Micah laughed, an open, joyful sound. “No, little sister, I assure you, it’s not that simple. To me, you smell of the sweetness of the sun breaking over the waves for the first time in the morning, of the wildness of the pounding surf upon the cliff walls, of the freshness of the salty air of the coast. I believe you have a magic that binds you to the sea or to something in the sea. It is a part of you.”
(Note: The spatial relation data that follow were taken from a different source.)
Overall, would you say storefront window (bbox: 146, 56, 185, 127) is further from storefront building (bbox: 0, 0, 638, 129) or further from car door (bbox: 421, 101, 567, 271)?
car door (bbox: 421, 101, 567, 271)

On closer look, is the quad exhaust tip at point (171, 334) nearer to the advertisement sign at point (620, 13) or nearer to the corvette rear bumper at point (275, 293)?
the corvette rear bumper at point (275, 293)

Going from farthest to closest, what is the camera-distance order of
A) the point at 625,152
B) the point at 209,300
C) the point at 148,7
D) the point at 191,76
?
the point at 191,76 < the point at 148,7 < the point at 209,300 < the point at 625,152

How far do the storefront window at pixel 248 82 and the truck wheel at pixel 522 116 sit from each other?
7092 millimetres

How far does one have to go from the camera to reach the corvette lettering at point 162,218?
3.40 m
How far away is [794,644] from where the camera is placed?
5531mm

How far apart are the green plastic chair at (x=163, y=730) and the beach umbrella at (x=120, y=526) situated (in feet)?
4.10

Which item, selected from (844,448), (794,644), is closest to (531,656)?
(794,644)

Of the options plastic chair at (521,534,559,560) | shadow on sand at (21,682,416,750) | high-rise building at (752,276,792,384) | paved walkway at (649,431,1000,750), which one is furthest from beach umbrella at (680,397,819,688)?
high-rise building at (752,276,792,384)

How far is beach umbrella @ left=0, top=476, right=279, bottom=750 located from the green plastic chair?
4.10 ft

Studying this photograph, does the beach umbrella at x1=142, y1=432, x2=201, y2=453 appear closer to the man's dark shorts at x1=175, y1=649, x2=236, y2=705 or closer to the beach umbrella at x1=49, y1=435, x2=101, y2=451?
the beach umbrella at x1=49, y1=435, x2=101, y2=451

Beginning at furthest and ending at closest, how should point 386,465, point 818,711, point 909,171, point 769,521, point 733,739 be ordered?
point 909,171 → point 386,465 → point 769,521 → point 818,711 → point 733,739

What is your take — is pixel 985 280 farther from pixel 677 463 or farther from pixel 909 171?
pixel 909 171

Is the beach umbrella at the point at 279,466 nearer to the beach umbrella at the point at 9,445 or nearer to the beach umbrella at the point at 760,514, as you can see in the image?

He shrugged again. “It is just my poor guess, but I challenge anyone to think of something more logical. Scents do not lie.”
Though she longed to believe him, doubt crawled through her. Images popped in her mind, of the way she cried in the dungeon, the way she waited helplessly to be rescued. And again today, her friends had to save her from drowning, hide her from Donovan. Could she really be strong enough to help anyone else? Could she really be
magical
? Like her sister? After a lifetime of thinking of herself as ordinary, this new possibility made her head spin.
Phoebe longed to race to the ocean’s edge where she could best think, but she couldn’t do that right now. Instead, she took a deep breath and imagined she was at her favorite spot, on her favorite rock, on her favorite shore. At the thought, it was as though the ocean itself roared through her. She could almost smell the salty air, hear the crashing waves. Something in her settled, deep inside, like a bone snapping into joint. As incredible as Micah’s explanation sounded, maybe he was right. Certainly a faun understood magic better than any human.
She turned over the concept in her mind and tried it on, like putting on a new coat. What if she
was
special, unique? She could have a special tie to the merfolk and a connection to Tristan, the first merfolk she had ever cared for, loved as a dear and lifelong friend, maybe more. Joy trembled inside her, a newly turned leaf in spring.
Maybe her dreams were possible.
In that moment, she made up her mind: she’d never be just plain Phoebe again. The merfolk deserved help. Her friends needed her.
Her sister had taken her fate by the shoulders and pushed back. Phoebe could do just as much. Sierra wanted Phoebe to be safe, she understood that. And she loved her sister for it. But staying at this house forever would smother her. She wanted to be strong.
Her sister always swore real magic involved a choice: embrace your calling to fulfill it, or refuse and turn the other way. So Phoebe would choose to believe she had some kind of magic. And she was going to use it to help the merfolk.